Stuart Townsend: When your girlfriend has won an Oscar, looks like Charlize Theron and once found time to co-star with you in a lesser romantic war drama (2004's Head in the Clouds), there should be no complaints. Even if she indicates she plans to be late for your funeral. According to belated reports that surfaced this week, Townsend was a major dunderhead prior to a recent Radiohead concert, taking offense that his South African goddess would dare to show up 45 minutes late for dinner at The Hungry Cat. Memo to Townsend: this puts you a whisker away from making her late, forever, and leading you to then become the embittered embodiment of your most recent cancelled TV series, The Night Stalker.

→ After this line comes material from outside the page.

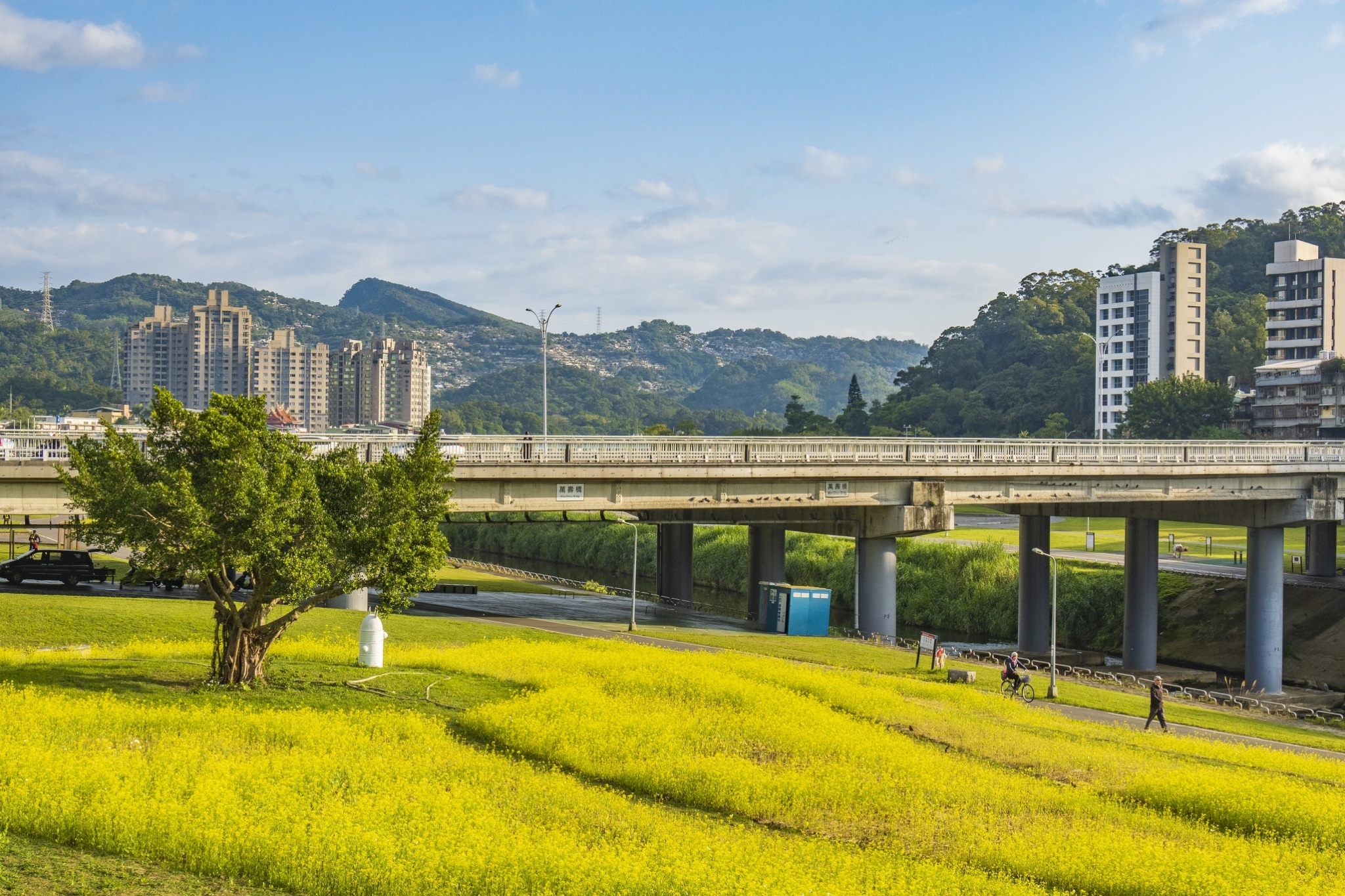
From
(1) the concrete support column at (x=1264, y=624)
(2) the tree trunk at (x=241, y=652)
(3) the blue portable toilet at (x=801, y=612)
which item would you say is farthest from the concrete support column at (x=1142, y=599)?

Todd Haynes: Imagine if, rather than Joaquin Phoenix, Johnny Cash had been played by seven different actors not really trying to look or sound like the Man in Black. That's the wacky conceit of writer-director Haynes' new Bob Dylan flick I'm Not There, currently shooting in Montreal. This week, new Joker Heath Ledger was announced as the latest male thesp who will be blowing in the runaway wind as the legendary folk singer. Haynes has apparently (we think) stopped short of including in his munificent seven co-star and frequent collaborator Julianne Moore, but c'mon. Not making a straight biopic about Dylan's incredible life is kind of like hiring Kevin Nealon to play Willie Nelson.